Mefresa.Dec.WellFormednessDecidability
Lemma not_in_l_pairs_dec:
forall id a li, decidable (not_in_l_pairs id a li).
Proof.
intros.
induction li.
left; apply NotInPair_Nil; auto.
assert ((((a0 ->id)%int == id) &&
((a0 ->visibility)%int == a)%vis = false) \/
((a0 ->id)%int == id) &&
((a0 ->visibility)%int == a)%vis = true).
destruct (((a0 ->id)%int == id) && ((a0 ->visibility)%int == a)%vis); intuition.
destruct IHli; destruct H.
Case "1/4".
left.
apply NotInPairStep with (int:=a0) (r:=li); auto.
Case "2/4".
right.
intro.
inversion H1; inversion H2; subst.
congruence.
Case "3/4".
right.
intro.
inversion H1; inversion H2; subst. congruence.
Case "4/4".
right.
intro.
inversion H1; inversion H2; subst; congruence.
Qed.
Hint Resolve not_in_l_pairs_dec.
The careful reader may wonder about the employed proof strategy.
Indeed, since we demonstrated not_in_l_pairs_bool_correctness,
proving not_in_l_pairs's decidability can be achieved in a trivial
manner:
Lemma not_in_l_pairs_dec':
forall id a li, decidable (not_in_l_pairs id a li).
Proof.
intros.
unfold decidable.
rewrite <- not_in_l_pairs_bool_correctness .
destruct not_in_l_pairs_bool; intuition.
Qed.
In any case, for the sake of diversity and fun, we followed an approach
without using the fact that we demonstrated the predicate equivalent
to its computational counterpart.
In the following we employ one of the two approaches as we
think more convenient.
Lemma unique_pairs_dec:
forall li, decidable (unique_pairs li).
Proof.
intros.
induction li.
Case "List is nil".
left.
apply UniquePairs_Base; auto.
Case "List is not nil".
assert (decidable (not_in_l_pairs (a->id%int) (a->visibility%int) li)).
auto.
destruct H; destruct IHli.
SCase "1/4".
left. eapply UniquePairs_Step; eauto.
SCase "2/4".
right.
intro.
clear -H0 H1.
inversion H1; inversion H; subst. clear H.
congruence.
SCase "3/4".
right.
intro.
clear -H H1.
inversion H1; inversion H0; subst. clear H0.
congruence.
SCase "4/4".
right.
intro.
inversion H1; inversion H2; subst.
congruence.
Qed.
Hint Resolve unique_pairs_dec.
Theorem well_formed_interfaces_dec:
forall li, decidable (well_formed_interfaces li).
Proof.
intros.
destruct li.
Case "Interfaces are nil".
left;auto.

Jobs ->
**a.** Using the decidability proofs, mark each statement yes or no and quote the words that decide it: (i) The proof of not_in_l_pairs_dec' rewrites with not_in_l_pairs_bool_correctness. (ii) The first proof of not_in_l_pairs_dec relies on the predicate being equivalent to its computational counterpart. (iii) In unique_pairs_dec, the case where the list is nil applies UniquePairs_Base.
**b.** Answer from the decidability proofs:
(i) What does the proof of not_in_l_pairs_dec do induction on?
(ii) Which lemma is applied in case "1/4" of not_in_l_pairs_dec?
(iii) What is the first case in the proof of well_formed_interfaces_dec called?

Data section ->
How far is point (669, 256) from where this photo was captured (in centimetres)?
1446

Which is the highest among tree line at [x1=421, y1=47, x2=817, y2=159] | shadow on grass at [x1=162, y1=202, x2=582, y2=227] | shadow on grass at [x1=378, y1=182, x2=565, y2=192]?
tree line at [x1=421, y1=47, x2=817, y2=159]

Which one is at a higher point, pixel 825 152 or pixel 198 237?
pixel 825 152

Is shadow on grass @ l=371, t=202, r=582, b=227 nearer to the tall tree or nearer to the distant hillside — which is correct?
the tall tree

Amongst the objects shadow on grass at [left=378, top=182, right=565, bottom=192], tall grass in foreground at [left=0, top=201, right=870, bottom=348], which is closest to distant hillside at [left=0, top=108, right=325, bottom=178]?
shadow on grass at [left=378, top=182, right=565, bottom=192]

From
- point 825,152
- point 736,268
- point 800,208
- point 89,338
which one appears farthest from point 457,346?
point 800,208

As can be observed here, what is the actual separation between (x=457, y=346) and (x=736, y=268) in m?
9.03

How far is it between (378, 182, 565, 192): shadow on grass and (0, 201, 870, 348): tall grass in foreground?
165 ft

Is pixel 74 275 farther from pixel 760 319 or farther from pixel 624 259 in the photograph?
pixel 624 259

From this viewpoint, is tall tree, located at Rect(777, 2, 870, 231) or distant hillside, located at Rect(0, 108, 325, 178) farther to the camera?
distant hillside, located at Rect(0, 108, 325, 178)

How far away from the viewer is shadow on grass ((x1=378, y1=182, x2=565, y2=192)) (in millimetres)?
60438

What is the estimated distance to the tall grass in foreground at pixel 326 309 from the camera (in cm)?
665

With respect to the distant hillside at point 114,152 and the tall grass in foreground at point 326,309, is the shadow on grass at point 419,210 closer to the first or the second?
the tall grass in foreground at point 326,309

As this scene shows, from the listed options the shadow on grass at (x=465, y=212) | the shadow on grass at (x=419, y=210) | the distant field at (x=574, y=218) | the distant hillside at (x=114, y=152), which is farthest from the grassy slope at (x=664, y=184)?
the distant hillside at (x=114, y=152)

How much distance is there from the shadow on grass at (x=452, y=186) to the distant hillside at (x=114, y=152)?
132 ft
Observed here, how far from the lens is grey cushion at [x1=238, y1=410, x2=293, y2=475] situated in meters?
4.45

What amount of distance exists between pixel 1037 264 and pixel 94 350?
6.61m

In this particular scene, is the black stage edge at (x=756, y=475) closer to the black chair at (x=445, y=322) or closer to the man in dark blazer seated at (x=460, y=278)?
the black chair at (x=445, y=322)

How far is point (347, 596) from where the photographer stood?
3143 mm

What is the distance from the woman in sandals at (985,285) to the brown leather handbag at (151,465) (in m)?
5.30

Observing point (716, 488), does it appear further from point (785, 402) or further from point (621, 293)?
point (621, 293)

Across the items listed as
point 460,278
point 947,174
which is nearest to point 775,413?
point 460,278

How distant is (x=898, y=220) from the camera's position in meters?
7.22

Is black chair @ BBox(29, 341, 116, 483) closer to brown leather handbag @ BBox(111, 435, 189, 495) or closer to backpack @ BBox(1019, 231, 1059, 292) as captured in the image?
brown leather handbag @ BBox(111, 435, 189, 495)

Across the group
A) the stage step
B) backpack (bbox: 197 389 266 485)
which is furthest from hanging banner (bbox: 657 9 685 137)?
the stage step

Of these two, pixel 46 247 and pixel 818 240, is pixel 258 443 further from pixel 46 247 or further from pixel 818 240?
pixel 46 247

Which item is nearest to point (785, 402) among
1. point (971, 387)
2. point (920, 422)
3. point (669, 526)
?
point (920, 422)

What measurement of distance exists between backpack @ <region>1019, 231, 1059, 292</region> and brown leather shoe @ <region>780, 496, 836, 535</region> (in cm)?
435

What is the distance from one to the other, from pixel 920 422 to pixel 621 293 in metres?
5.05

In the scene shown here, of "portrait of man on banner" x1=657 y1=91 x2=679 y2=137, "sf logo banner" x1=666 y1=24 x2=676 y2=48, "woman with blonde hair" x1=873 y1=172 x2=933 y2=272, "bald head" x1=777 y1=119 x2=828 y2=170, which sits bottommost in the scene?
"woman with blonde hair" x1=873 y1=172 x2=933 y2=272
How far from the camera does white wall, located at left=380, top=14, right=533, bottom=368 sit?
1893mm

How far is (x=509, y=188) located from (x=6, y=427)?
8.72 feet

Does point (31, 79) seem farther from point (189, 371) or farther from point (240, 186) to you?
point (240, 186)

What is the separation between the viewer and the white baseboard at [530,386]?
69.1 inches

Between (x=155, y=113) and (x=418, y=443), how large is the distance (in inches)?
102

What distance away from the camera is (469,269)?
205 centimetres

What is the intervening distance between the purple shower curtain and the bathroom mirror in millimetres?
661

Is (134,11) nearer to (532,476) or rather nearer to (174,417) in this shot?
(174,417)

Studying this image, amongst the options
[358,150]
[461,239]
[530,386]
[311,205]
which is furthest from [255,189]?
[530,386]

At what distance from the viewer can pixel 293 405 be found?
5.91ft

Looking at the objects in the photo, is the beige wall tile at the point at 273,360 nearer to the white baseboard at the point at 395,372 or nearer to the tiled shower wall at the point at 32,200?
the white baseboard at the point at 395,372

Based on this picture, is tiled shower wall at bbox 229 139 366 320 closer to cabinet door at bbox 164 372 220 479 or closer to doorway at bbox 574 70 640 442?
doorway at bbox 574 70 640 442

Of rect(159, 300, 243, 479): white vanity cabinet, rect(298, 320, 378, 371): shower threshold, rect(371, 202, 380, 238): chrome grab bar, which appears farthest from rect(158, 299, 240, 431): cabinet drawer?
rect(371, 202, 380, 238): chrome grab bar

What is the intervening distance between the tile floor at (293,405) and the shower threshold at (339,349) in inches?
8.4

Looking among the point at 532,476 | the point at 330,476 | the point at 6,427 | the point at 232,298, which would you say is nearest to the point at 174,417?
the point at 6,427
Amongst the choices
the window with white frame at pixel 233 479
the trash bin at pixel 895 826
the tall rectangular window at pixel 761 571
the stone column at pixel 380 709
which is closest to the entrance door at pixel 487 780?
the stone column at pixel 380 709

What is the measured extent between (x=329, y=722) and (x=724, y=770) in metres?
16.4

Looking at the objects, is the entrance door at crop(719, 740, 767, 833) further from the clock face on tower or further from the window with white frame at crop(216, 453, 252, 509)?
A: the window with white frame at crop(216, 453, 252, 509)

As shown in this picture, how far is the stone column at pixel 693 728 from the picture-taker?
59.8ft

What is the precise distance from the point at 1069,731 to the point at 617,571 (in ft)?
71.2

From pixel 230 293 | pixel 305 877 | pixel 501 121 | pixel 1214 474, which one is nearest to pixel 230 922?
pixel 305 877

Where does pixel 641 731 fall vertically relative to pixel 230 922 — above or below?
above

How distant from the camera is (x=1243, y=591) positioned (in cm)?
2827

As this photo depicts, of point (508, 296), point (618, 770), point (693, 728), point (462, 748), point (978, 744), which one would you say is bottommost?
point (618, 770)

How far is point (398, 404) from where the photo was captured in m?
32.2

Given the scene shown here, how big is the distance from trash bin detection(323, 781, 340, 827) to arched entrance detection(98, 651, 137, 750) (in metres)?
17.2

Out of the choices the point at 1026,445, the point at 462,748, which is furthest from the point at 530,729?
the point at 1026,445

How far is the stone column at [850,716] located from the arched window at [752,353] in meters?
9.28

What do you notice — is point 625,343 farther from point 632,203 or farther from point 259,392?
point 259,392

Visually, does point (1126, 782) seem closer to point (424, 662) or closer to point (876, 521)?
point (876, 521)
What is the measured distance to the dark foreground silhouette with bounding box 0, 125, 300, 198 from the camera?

Outputs in order ->
**a.**
(i) Yes: "rewrite <- not_in_l_pairs_bool_correctness ."
(ii) No: "we followed an approach without using the fact that we demonstrated the predicate equivalent to its computational counterpart."
(iii) Yes: "apply UniquePairs_Base; auto."

**b.**
(i) li
(ii) NotInPairStep
(iii) "Interfaces are nil"